Au fil des années suivantes, son histoire se confond une fois de plus avec celle de la Ve République. On n'en retiendra ici que quelques traits. L'élément probablement le plus éclairant est cette tension, déjà perceptible auparavant, entre un réel souci de modernisation et une tendance conservatrice qui, apparemment, va se développer avec l'âge et la maladie. La modernisation est doublement présente dans les desseins initiaux. Une modernisation économique, tout d'abord. Autant son prédécesseur affectait une indifférence pour ces aspects jugés subalternes - « l'intendance suivra » -, autant Georges Pompidou entend hisser cette France portée par la vague des « Trente Glorieuses » au rang des puissances industrielles de premier plan : la priorité accordée à certaines branches - l'aéronautique, par exemple -, l'encouragement donné au processus de concentration des entreprises françaises, sont autant de symptômes, parmi d'autres, de cette volonté d'ajouter ainsi à la « grandeur » nationale - un thème gaulliste par prédilection.

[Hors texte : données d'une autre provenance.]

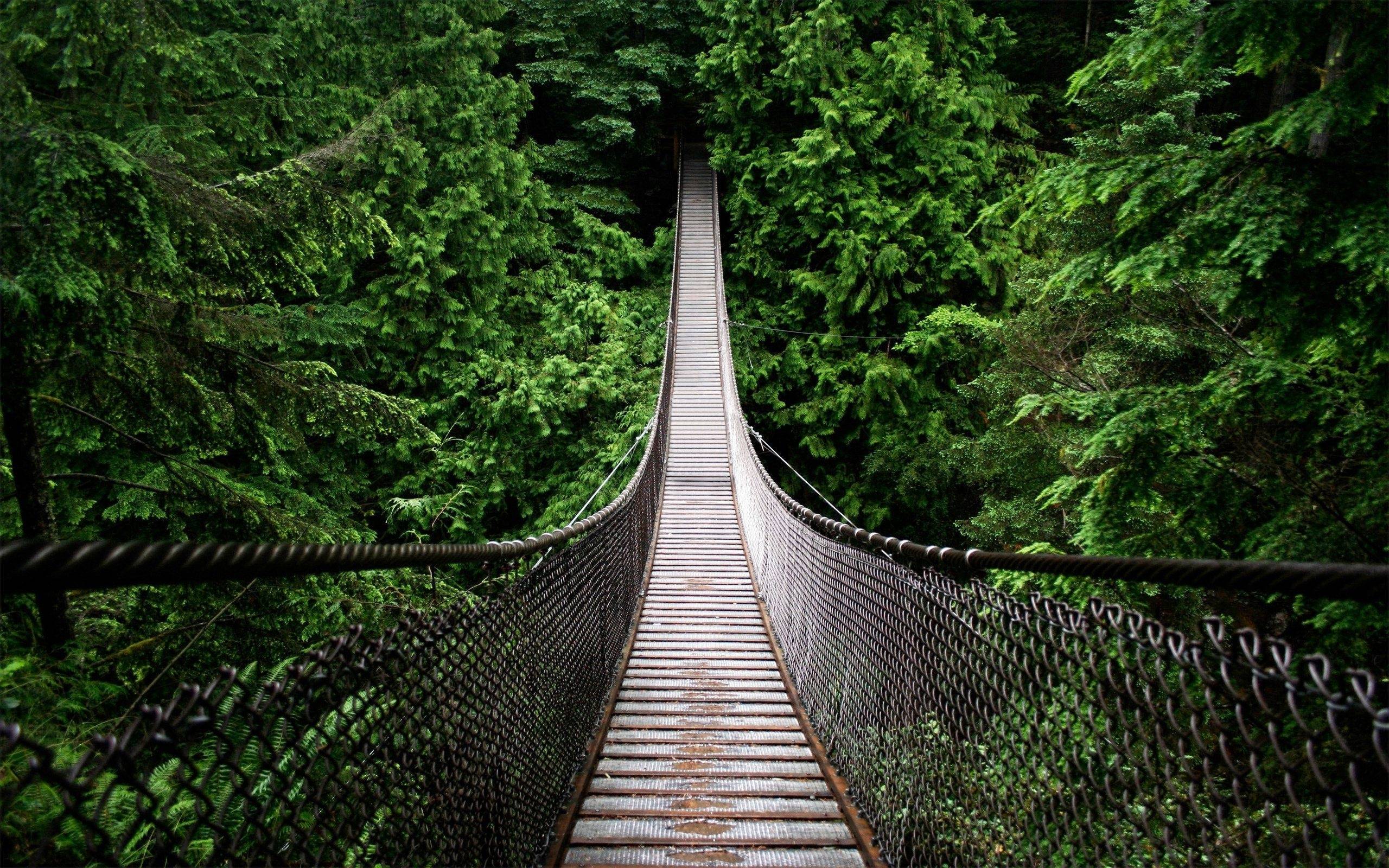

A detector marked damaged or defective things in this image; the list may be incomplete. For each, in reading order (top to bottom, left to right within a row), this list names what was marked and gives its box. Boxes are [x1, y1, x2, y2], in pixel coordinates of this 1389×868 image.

rusty bridge surface [556, 157, 872, 868]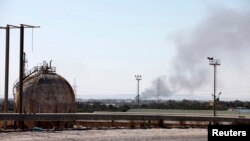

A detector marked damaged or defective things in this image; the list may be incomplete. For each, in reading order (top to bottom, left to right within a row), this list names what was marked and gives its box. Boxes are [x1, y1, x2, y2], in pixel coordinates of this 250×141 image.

rusty oil tank [13, 61, 75, 128]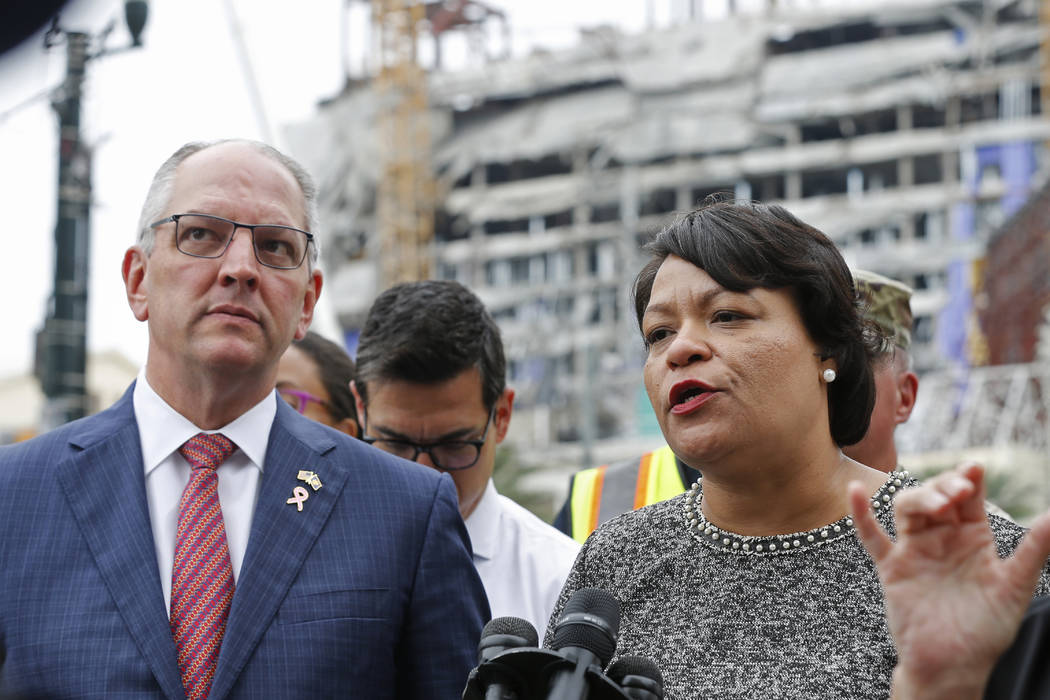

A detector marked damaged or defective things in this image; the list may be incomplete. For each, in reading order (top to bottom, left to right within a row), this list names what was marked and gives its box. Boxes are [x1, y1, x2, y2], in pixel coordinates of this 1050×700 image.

damaged building [284, 1, 1048, 470]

Il y a aussi, au début, un réel souci de modernisation sociale : le pays a changé au fil des années 1960, il faut en prendre acte. Était-ce un sentiment profond, ou un simple souci tactique dans la France de l'après-mai 68 ? Les historiens en discutent encore. Toujours est-il que l'appui du président au projet de « nouvelle société » de son Premier ministre Jacques Chaban-Delmas est d'abord sans réserve. C'est par la suite, à mesure que se rapprochent les élections législatives de 1973, que la volonté de resserrer les rangs de la majorité et de ne pas heurter l'électorat de cette majorité conduit à un infléchissement très net. Celui-ci est symbolisé, en juillet 1972, par le remplacement de Jacques Chaban-Delmas par Pierre Messmer. Certes, les élections de mars 1973 sont gagnées, mais la fin du quinquennat est marquée par ce qui apparaît bien comme un coup de frein donné aux réformes.
La maladie du président - dite « de Waldenström », une forme très rare de leucémie - joua-t-elle un rôle dans ce tournant ? Il est difficile, rétrospectivement, de peser au trébuchet les facteurs d'une telle évolution politique et d'en préciser le calendrier. La tendance conservatrice qui se développa sur le tard fut, tout au plus, activée par la maladie. Elle préexistait, et l'âge autant qu'un certain scepticisme à l'égard des hommes jouèrent probablement un rôle encore plus important. Toujours est-il qu'à partir de 1973 le mauvais état de santé de Georges Pompidou - bouffi en raison des traitements médicaux - devient visible. « Dans ma famille, on ne se couche que pour mourir », aurait-il déclaré en ces mois de lutte contre la maladie et la douleur. On connaît la suite : la mort a le dernier mot, le 2 avril 1974. Une telle mort en exercice entraînera un débat. Faut-il la transparence totale pour ce qui relève du plus intime, c'est-à-dire la maladie d'un président ? Et peut-on continuer à gouverner quand on est devenu un grand malade ? L'histoire retiendra surtout que le seul président qui a promis la transparence totale en la matière, François Mitterrand, a violé sa promesse dès la publication du premier communiqué de santé à l'automne 1981. L'iniquité, pour l'historien, serait de juger les douze années que Georges Pompidou passa aux plus hautes marches de l'État à l'aune d'une fin de règne aux teintes crépusculaires.